For the curiouser, reverse engineering the above piece of code will give your a crystal clear picture.

This 24 line code was sneaked into the production deployment along with a 20 file change list for a major feature on a Friday evening. The commit mail as usual was read by most of the devs but the feature being complex took the cynosure and most of the code wasn’t seen in the large list. And for those who saw it assumed it to be part of the feature.
Note: This was at a time when we didn’t have version controls like git and people didn’t commit for every small feature. Change list sometimes varied between 10 lines to 25 files during a refactor.
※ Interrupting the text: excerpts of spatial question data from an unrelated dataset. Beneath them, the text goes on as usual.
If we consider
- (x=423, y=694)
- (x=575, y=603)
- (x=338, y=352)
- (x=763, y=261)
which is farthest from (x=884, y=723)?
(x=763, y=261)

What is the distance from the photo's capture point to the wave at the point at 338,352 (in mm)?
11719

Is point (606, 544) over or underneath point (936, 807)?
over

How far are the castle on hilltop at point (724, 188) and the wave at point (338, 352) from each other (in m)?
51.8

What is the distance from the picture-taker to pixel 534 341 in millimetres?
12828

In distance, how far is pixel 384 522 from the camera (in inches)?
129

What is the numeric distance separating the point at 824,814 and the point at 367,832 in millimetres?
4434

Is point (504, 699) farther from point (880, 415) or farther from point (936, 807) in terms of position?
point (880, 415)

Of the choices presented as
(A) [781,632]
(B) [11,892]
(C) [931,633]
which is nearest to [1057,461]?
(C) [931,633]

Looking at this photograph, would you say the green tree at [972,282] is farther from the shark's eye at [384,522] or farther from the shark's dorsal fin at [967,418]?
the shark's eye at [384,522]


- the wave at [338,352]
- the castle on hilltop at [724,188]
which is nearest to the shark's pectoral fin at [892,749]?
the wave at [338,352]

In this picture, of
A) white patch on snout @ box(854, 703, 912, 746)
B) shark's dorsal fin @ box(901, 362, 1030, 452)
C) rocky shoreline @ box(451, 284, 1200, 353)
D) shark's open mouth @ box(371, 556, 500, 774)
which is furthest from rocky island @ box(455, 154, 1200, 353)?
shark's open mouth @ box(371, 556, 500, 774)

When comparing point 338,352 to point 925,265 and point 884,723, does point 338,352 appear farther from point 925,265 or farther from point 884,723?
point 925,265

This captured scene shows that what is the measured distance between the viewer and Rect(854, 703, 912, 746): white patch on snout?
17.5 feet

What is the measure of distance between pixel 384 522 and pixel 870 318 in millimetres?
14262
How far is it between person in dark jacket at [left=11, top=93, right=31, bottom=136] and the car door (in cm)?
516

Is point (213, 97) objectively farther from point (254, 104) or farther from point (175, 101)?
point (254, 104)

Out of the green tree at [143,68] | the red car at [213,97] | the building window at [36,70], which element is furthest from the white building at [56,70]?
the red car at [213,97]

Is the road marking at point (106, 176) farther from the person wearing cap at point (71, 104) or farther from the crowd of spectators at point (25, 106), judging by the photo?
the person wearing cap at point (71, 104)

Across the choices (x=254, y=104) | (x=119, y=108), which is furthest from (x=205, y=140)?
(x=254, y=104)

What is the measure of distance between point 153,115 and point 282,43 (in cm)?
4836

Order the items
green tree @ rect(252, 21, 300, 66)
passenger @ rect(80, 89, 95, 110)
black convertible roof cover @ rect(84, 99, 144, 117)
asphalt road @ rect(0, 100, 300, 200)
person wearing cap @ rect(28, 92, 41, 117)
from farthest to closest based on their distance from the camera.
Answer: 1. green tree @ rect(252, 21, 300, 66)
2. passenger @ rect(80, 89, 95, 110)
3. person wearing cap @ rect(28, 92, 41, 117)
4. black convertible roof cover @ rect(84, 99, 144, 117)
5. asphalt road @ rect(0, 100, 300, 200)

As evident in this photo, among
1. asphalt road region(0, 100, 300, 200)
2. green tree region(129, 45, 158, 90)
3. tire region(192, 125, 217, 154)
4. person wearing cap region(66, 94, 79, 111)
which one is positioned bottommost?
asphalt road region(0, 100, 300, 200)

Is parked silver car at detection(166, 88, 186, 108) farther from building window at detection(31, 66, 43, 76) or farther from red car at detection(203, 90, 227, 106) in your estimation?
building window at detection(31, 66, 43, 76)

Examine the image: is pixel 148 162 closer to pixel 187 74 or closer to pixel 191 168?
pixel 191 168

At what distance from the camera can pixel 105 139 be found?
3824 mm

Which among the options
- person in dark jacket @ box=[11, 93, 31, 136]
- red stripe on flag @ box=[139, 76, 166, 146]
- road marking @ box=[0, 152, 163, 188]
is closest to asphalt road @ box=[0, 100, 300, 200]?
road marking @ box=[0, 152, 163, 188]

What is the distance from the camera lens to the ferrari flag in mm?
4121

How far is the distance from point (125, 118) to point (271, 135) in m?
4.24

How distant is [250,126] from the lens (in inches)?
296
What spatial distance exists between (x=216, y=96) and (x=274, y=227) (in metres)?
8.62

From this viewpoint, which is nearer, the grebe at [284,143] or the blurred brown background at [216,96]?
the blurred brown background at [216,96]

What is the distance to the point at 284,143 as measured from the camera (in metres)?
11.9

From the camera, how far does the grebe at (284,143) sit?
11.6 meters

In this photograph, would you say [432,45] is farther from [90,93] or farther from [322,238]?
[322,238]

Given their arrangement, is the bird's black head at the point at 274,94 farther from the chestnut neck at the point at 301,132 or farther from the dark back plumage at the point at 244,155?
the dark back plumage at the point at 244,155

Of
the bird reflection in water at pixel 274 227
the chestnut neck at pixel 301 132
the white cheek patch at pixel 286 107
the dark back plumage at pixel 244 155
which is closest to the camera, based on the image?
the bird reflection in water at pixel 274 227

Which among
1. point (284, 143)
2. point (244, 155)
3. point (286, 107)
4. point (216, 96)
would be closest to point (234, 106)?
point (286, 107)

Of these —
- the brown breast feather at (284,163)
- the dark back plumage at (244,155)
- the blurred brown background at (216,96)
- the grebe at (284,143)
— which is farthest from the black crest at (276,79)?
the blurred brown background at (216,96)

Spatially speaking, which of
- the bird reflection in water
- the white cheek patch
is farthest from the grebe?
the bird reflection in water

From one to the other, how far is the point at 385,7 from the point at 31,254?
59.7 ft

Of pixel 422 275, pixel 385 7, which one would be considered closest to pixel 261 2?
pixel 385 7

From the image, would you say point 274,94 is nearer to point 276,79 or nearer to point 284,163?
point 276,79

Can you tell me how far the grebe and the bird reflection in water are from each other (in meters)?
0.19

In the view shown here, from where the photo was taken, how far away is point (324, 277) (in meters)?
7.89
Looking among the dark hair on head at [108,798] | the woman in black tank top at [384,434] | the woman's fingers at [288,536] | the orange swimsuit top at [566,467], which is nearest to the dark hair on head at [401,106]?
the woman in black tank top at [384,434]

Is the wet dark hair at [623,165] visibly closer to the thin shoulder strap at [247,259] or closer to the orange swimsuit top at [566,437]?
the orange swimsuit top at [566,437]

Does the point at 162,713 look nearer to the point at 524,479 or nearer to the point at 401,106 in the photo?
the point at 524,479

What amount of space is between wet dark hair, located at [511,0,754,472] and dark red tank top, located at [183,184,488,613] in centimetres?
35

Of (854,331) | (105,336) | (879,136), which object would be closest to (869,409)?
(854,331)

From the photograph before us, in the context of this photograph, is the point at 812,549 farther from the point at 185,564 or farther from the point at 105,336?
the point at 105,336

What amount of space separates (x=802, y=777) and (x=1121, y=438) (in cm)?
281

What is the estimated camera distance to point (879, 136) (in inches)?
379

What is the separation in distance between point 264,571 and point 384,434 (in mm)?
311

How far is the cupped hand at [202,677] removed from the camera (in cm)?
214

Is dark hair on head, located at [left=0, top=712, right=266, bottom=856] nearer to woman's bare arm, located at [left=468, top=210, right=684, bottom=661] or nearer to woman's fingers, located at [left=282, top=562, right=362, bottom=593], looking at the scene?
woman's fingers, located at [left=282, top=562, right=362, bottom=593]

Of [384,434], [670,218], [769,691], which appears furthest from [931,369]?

As an exercise here’s the code embedded in a similar image. Try extracting it decompiling. It’s gratifying.

Code embedded in image

I am sure it was an exciting morning, the day the code went into production. But it got really fun when we leaked out some clues and it became the Harlem Shake of its time in that company.

What’s most important is creative exercises like this molded my thought process and it all came back when I finally decided to build a company.

Who knew?

Cucumbertown today is riddled with Easter Eggs. An arms race by us founders to screw time. So perk your ears, let’s have some fun.
Benedict Cumberbatch may like us.

Notes:

  1. Its been a long time since I’ve coded in C# and chances are that some of the libraries and API calls are outdated
  2. I have left out a lot of minute details like the need for double compiling etc.